• [Exercise prompt] Output the entries word for word. Omit images.

• [Exercise inputs]
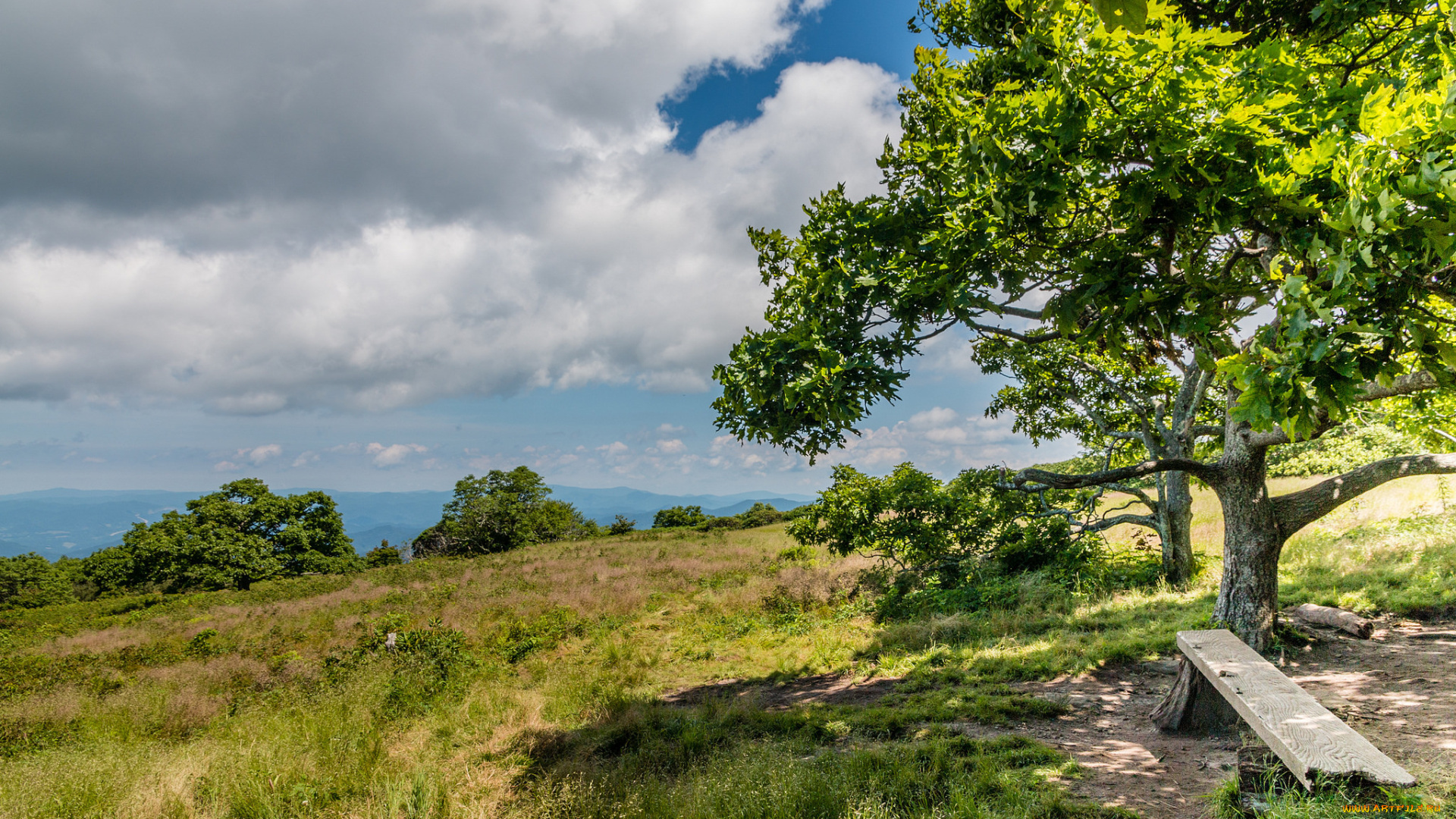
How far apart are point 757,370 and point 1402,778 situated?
4755 millimetres

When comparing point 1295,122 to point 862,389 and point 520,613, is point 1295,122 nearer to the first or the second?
point 862,389

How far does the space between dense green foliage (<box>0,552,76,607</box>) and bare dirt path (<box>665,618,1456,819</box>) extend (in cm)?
4332

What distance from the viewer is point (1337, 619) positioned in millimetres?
8297

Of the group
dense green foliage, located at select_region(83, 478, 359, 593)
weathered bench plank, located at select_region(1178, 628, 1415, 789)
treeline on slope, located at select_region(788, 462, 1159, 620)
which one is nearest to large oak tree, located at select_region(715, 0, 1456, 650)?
weathered bench plank, located at select_region(1178, 628, 1415, 789)

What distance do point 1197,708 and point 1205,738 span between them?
0.29 meters

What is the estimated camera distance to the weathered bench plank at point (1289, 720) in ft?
11.1

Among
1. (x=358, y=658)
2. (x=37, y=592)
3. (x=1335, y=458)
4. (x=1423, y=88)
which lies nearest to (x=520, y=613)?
(x=358, y=658)

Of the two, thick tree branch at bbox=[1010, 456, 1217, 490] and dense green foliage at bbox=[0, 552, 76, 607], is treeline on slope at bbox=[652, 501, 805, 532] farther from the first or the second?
thick tree branch at bbox=[1010, 456, 1217, 490]

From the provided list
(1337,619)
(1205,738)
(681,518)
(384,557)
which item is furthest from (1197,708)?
(681,518)

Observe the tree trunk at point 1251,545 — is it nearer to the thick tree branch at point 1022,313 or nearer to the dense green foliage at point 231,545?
the thick tree branch at point 1022,313

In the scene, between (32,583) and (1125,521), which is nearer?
(1125,521)

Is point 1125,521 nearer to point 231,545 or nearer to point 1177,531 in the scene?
point 1177,531

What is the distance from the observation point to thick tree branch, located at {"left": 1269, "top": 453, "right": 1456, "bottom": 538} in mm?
6289

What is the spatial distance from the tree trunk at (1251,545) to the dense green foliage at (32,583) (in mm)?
49150
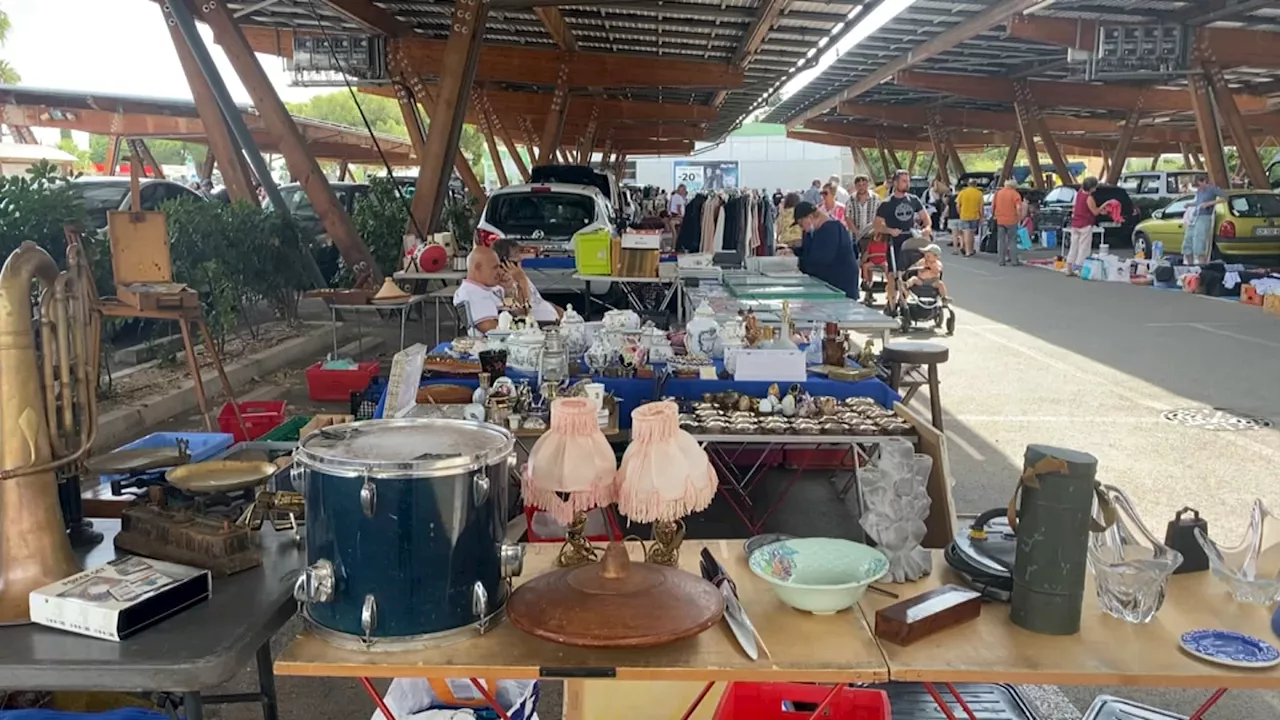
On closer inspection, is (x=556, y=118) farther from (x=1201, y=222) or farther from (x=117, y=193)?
(x=1201, y=222)

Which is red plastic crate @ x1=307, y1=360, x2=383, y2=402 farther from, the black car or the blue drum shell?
the black car

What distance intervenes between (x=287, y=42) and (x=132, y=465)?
13982mm

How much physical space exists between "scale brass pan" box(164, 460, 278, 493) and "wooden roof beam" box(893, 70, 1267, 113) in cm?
2213

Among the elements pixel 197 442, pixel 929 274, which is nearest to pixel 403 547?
pixel 197 442

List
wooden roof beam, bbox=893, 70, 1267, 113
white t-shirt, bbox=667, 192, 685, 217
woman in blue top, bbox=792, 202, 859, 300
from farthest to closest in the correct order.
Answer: white t-shirt, bbox=667, 192, 685, 217 → wooden roof beam, bbox=893, 70, 1267, 113 → woman in blue top, bbox=792, 202, 859, 300

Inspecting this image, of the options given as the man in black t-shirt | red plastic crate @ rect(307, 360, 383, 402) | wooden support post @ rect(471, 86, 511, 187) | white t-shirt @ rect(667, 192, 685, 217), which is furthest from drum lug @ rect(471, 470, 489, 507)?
white t-shirt @ rect(667, 192, 685, 217)

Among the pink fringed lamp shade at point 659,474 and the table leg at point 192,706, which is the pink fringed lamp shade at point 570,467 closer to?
the pink fringed lamp shade at point 659,474

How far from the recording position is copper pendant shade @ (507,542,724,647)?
2.03 meters

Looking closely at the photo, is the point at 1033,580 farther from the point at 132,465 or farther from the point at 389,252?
the point at 389,252

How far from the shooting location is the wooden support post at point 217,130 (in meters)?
10.7

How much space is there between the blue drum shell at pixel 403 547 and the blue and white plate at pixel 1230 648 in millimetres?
1574

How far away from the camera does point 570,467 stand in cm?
214

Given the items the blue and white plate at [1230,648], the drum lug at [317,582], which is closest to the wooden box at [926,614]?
the blue and white plate at [1230,648]

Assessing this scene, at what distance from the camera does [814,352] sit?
18.3 feet
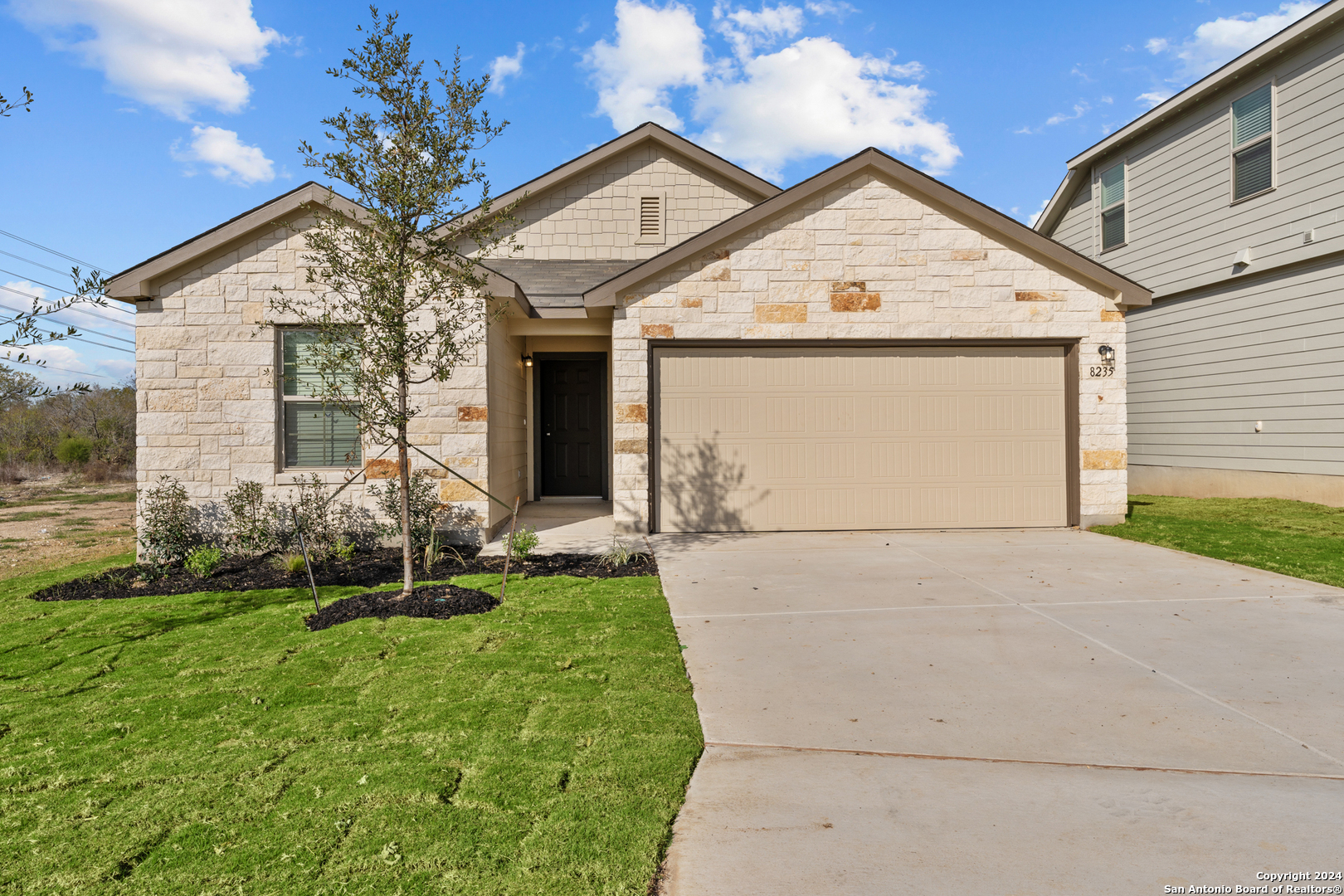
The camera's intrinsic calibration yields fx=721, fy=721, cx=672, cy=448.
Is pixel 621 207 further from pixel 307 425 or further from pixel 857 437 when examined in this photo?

• [Solution below]
How far apart are point 757,370 and point 1402,778 situated?
4755 millimetres

When comparing point 1295,122 to point 862,389 and point 520,613, is point 1295,122 nearer to the first or the second?
point 862,389

How far does the space between dense green foliage (<box>0,552,76,607</box>) and bare dirt path (<box>665,618,1456,819</box>) extend (in cm)?
4332

What distance from the viewer is point (1337, 619) positioned in millimetres?
8297

Of the group
dense green foliage, located at select_region(83, 478, 359, 593)
weathered bench plank, located at select_region(1178, 628, 1415, 789)
treeline on slope, located at select_region(788, 462, 1159, 620)
which one is nearest to large oak tree, located at select_region(715, 0, 1456, 650)?
weathered bench plank, located at select_region(1178, 628, 1415, 789)

What distance do point 1197,708 and point 1205,738 span between them?
0.29 meters

What is the estimated camera distance to the weathered bench plank at point (1289, 720) in ft?
11.1

Among
1. (x=358, y=658)
2. (x=37, y=592)
3. (x=1335, y=458)
4. (x=1423, y=88)
which lies nearest to (x=520, y=613)?
(x=358, y=658)

Of the two, thick tree branch at bbox=[1010, 456, 1217, 490] and dense green foliage at bbox=[0, 552, 76, 607], is treeline on slope at bbox=[652, 501, 805, 532] farther from the first or the second?
thick tree branch at bbox=[1010, 456, 1217, 490]

From the provided list
(1337,619)
(1205,738)
(681,518)
(384,557)
which item is furthest from (1197,708)?
(681,518)

Observe the tree trunk at point 1251,545 — is it nearer to the thick tree branch at point 1022,313 or nearer to the dense green foliage at point 231,545?
the thick tree branch at point 1022,313

In the scene, between (32,583) and (1125,521), which is nearer?
(1125,521)

Is point 1125,521 nearer to point 231,545 or nearer to point 1177,531 in the scene?
point 1177,531

What is the distance from the observation point to thick tree branch, located at {"left": 1269, "top": 453, "right": 1456, "bottom": 538} in mm?
6289

What is the spatial distance from the tree trunk at (1251,545) to the dense green foliage at (32,583) (in mm)?
49150
On closer inspection, is (x=556, y=118) farther from (x=1201, y=222) or farther from (x=117, y=193)?
(x=1201, y=222)

Which is red plastic crate @ x1=307, y1=360, x2=383, y2=402 farther from, the black car or the blue drum shell?
the black car

What distance intervenes between (x=287, y=42) and (x=132, y=465)?
13982mm

How much physical space exists between "scale brass pan" box(164, 460, 278, 493) and "wooden roof beam" box(893, 70, 1267, 113) in cm?
2213

Among the elements pixel 197 442, pixel 929 274, which is nearest to pixel 403 547?
pixel 197 442

List
wooden roof beam, bbox=893, 70, 1267, 113
white t-shirt, bbox=667, 192, 685, 217
woman in blue top, bbox=792, 202, 859, 300
from farthest to closest in the correct order.
Answer: white t-shirt, bbox=667, 192, 685, 217 → wooden roof beam, bbox=893, 70, 1267, 113 → woman in blue top, bbox=792, 202, 859, 300

Inspecting this image, of the options given as the man in black t-shirt | red plastic crate @ rect(307, 360, 383, 402) | wooden support post @ rect(471, 86, 511, 187) | white t-shirt @ rect(667, 192, 685, 217), which is furthest from drum lug @ rect(471, 470, 489, 507)?
white t-shirt @ rect(667, 192, 685, 217)

Among the pink fringed lamp shade at point 659,474 and the table leg at point 192,706, which is the pink fringed lamp shade at point 570,467 closer to?
the pink fringed lamp shade at point 659,474

How far from the recording position is copper pendant shade @ (507,542,724,647)?
2.03 meters

Looking closely at the photo, is the point at 1033,580 farther from the point at 132,465 or farther from the point at 389,252?
the point at 389,252

How far from the shooting location is the wooden support post at point 217,130 (in meters)?
10.7

How much space is there between the blue drum shell at pixel 403 547 and the blue and white plate at pixel 1230 648 in millimetres?
1574

How far away from the camera does point 570,467 stand in cm?
214

Given the items the blue and white plate at [1230,648], the drum lug at [317,582], which is closest to the wooden box at [926,614]?
the blue and white plate at [1230,648]

Assessing this scene, at what distance from the camera does [814,352] sit?
18.3 feet
The camera's intrinsic calibration yields fx=721, fy=721, cx=672, cy=448.
Is pixel 621 207 further from pixel 307 425 or further from pixel 857 437 when examined in this photo?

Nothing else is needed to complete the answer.